| Tarea |
Transcribe sin cambios, del relato sobre la protesta de 1919 en Río Gallegos, el fragmento que se abre con las palabras que contienen "El zapato derecho" y se cierra con "de Río Gallegos.".

| Texto |
──────────

El zapato derecho de la española Pilar Martínez se hunde en los testículos del sargento Jesús Sánchez doblándolo de dolor. La escena transcurre en una agitada tarde del 14 de enero de 1919, en Río Gallegos, capital del Territorio Nacional de Santa Cruz.
“Cabrón, vete y dile a tus mandantes que de aquí no nos iremos, que vamos a liberar a nuestros presos, somos muchas mujeres peleando contra la injusticia”, grita la cocinera, viuda y madre de tres hijos.
Las mujeres arremeten contra los policías apostados en la cárcel donde se encuentran detenidos Apolinario Barrera, administrador del diario “La Protesta” y Eduardo Puente, dirigente de la Sociedad Obrera de Río Gallegos.
Barrera había sido detenido después de participar en la fallida fuga del militante anarquista Simón Radowitzky preso en la cárcel de Ushuaia. Su detención se produjo en territorio chileno y fue enviado luego a la capital de Santa Cruz.
En cambio Eduardo Puente, por entonces el máximo dirigente sindical en territorio santacruceño sería deportado como una forma de evitar conflictos. Adolfo Pozzo, gobernador interino, se dirige a las autoridades nacionales denunciando el inicio de la agitación obrera con respecto al procesamiento de Apolinario Barrera, acusado de encubridor de la fuga de Radowitzky y aconsejando que se lo envíe a la cárcel de Ushuaia.
El sargento Sánchez se retuerce de dolor después del certero puntapié de la iracunda mujer. “Lo descojoné de una patada”, le dice a su compañera Ana Fernandez. “Harto merecido se lo tenía” responde la trasandina que es una aguerrida militante gremial. “Parece que todo está cocinado Pilar, al compañero Puente lo van a deportar”, agrega con una mezcla de enojo y resignación.
“Anita, nos han corrido palos a quienes estuvimos protestando y se han llevado detenidos a varios compañeros que de seguro terminarán deportados”, dice la española a su joven amiga que tiene 23 años y afortunadamente soltera como dice ella. Ambas mujeres son detenidas y procesadas judicialmente acusadas por la policía de incitar al pillaje, la destrucción y el incendio.
“Señor juez yo sólo he protestado junto con otras mujeres y hombres por las injusticias que se viven en Buenos Aires y aquí. Resulta que los pobres no tenemos derechos, tal como dice el panfleto que teníamos cuando la policía nos garroteó”.
El juez aparta el papel y respira hondo, ya que conoce los sucesos de Buenos Aires, la denominada Semana Trágica y se dispone a leerlo detenidamente, sorprendiéndolo por lo contundente y emotivo, como reza el volante.

──────────

| Extracto del listado |
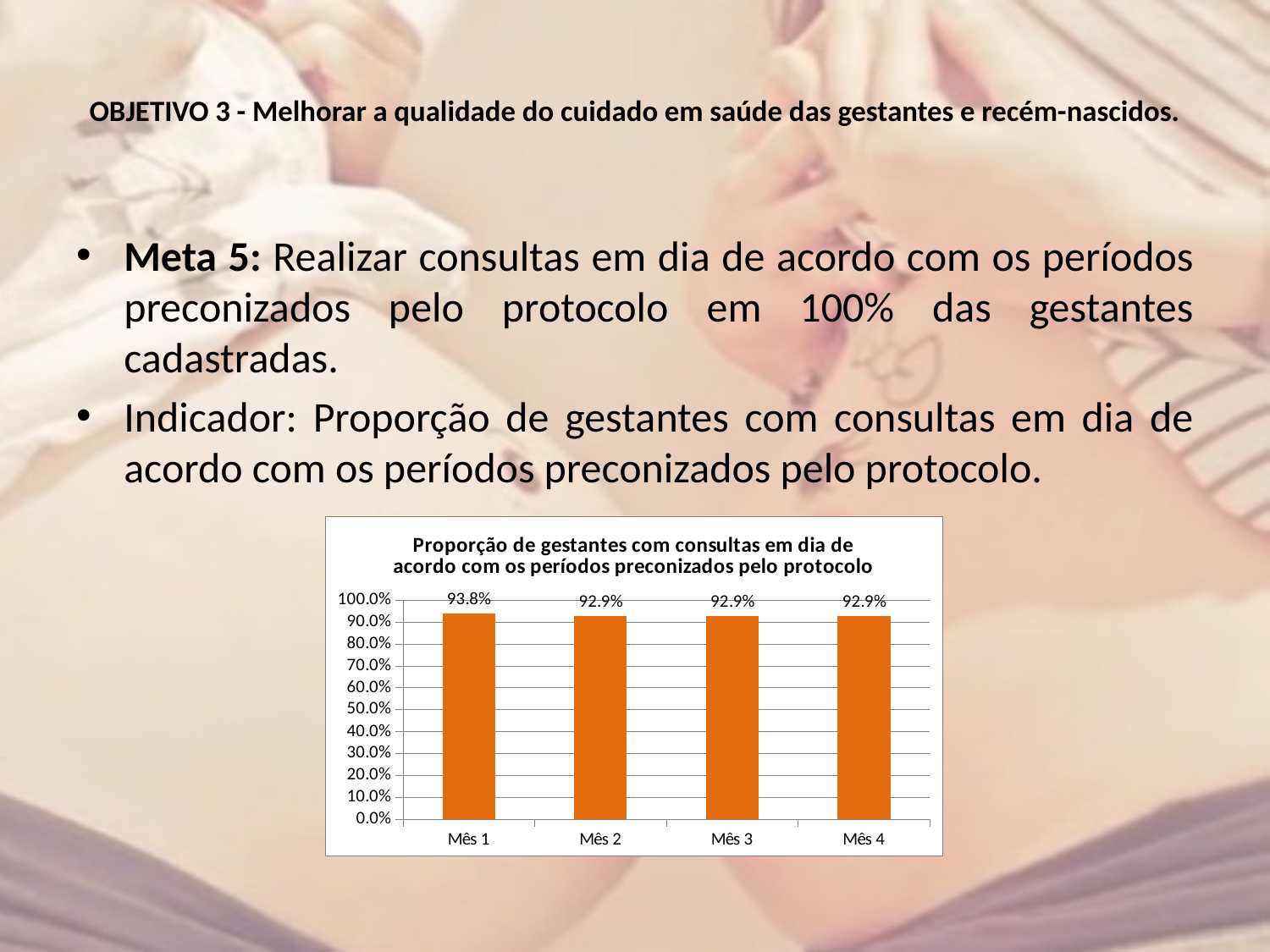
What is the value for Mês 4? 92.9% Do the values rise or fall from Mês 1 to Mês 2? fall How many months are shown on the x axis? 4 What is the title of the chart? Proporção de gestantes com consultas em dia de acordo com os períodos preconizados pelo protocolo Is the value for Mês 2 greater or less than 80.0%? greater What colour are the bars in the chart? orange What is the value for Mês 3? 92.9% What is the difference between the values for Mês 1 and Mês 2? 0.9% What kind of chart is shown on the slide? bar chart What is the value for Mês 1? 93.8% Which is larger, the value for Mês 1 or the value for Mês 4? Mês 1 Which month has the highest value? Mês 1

──────────

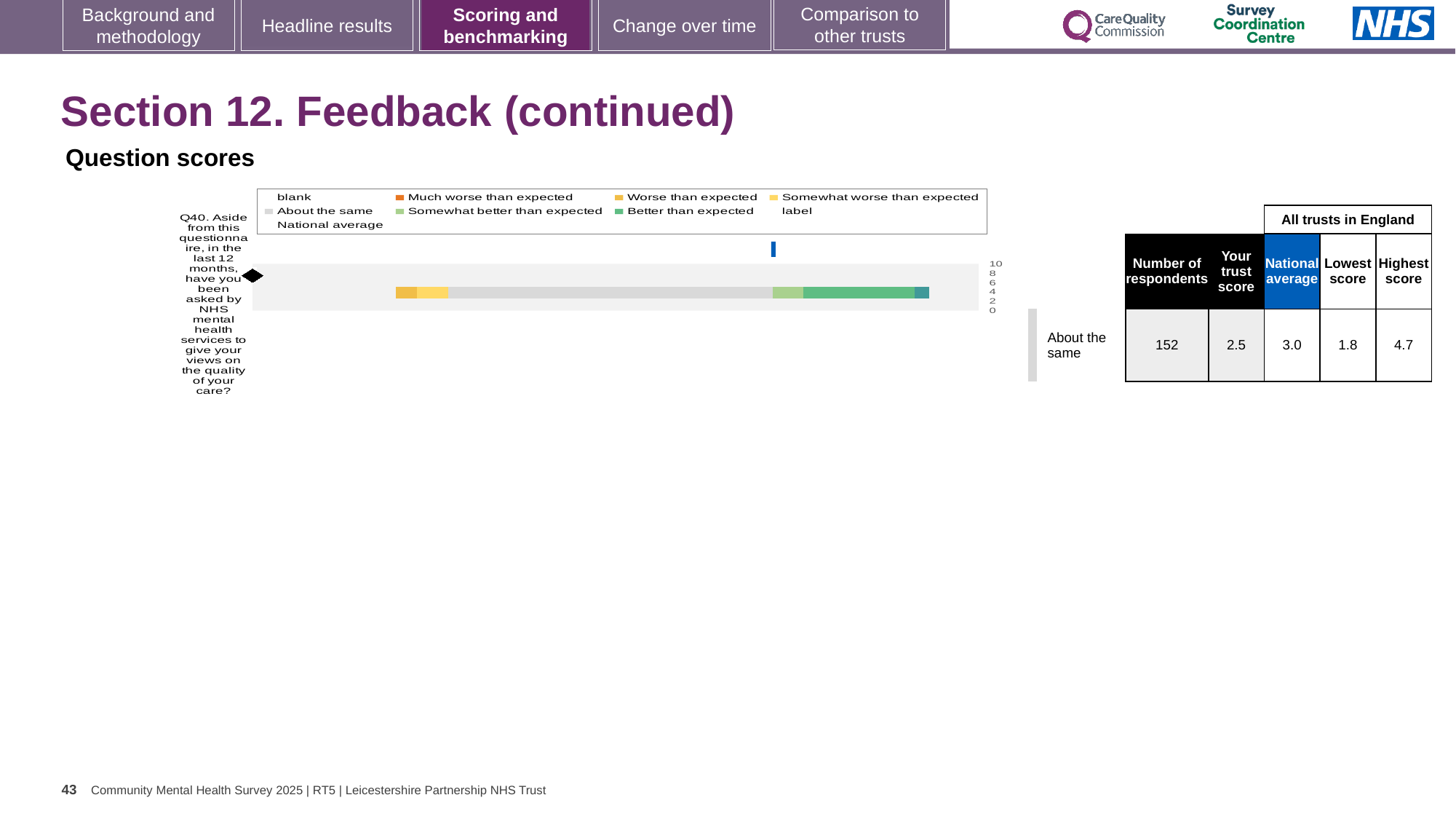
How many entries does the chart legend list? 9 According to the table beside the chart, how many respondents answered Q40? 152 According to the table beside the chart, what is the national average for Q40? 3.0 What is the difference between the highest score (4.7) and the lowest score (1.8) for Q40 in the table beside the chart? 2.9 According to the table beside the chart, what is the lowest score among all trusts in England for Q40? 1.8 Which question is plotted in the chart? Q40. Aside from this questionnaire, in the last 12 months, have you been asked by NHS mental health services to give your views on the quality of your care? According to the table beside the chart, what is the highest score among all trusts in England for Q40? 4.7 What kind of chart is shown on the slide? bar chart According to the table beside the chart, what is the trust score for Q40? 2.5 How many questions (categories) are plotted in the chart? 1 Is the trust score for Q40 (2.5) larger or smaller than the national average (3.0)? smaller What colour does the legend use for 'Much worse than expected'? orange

──────────

| Tarea resuelta |
El zapato derecho de la española Pilar Martínez se hunde en los testículos del sargento Jesús Sánchez doblándolo de dolor. La escena transcurre en una agitada tarde del 14 de enero de 1919, en Río Gallegos, capital del Territorio Nacional de Santa Cruz.
“Cabrón, vete y dile a tus mandantes que de aquí no nos iremos, que vamos a liberar a nuestros presos, somos muchas mujeres peleando contra la injusticia”, grita la cocinera, viuda y madre de tres hijos.
Las mujeres arremeten contra los policías apostados en la cárcel donde se encuentran detenidos Apolinario Barrera, administrador del diario “La Protesta” y Eduardo Puente, dirigente de la Sociedad Obrera de Río Gallegos.